Being a parent of 2 feral toddlers: [summons Bloody Mary]
astronaut: we made it. we’re finally on mars
mission control: congratulations! now, the main reason for this trip: do you see any signs of-
astronaut: *sighs* no, no signs of candy bars
mission control: shit
ME: [holding my breath]
MY BREATH: This is nice.
This made me chuckle.
My daughter (5) just said she can’t wait to be fat like me so it’s easier to float.
I would move hell over six inches for you
me: this could’ve been an email
[gets email]
me: no not like that
Asked my toddler if she’d work on being more careful when eating in her car seat.
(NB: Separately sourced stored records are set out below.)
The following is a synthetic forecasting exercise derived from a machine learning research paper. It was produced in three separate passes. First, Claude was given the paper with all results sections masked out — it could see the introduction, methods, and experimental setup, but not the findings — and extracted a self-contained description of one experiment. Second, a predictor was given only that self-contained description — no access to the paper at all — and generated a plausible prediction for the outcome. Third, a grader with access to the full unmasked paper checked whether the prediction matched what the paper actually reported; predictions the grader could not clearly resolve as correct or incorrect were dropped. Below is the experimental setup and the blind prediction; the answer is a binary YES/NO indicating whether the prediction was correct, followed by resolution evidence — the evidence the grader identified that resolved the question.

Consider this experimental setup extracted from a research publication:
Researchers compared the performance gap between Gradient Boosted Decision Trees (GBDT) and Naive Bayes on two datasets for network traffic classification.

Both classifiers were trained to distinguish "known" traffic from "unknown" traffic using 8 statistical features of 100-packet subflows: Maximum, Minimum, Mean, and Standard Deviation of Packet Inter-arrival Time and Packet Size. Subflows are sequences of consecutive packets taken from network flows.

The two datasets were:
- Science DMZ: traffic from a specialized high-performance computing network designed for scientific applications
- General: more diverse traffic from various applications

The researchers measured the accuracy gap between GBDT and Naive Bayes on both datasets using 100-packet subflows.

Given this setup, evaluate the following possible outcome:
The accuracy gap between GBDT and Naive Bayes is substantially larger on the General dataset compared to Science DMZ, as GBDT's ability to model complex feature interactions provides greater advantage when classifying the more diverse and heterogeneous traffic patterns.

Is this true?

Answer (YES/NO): YES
Her response was an immediate “No.” At least she’s honest.
3yo wipes off the air kisses that I blow to her from across the room, which is some next level shade.
Just passed a mum with her little girl, no older than 7, who was crying over a skinned knee.
Mum: I don’t think we need to cry over this anymore.
Little girl, still crying: This is in NO WAY a WE situation.
Hear me out: his and hers houses.
*at skatepark with my 7yr old nephew*
Random Mom: Cute kid!
Me: Oh thank u so much
Random Mom: Who’s the dad?
Me: My brother
Random Mom: *weird look**hours later*
Me: oh SHIT
I’ll bet crowds were super disappointed every time Abraham Lincoln took the stage & didn’t pull a rabbit out of that hat.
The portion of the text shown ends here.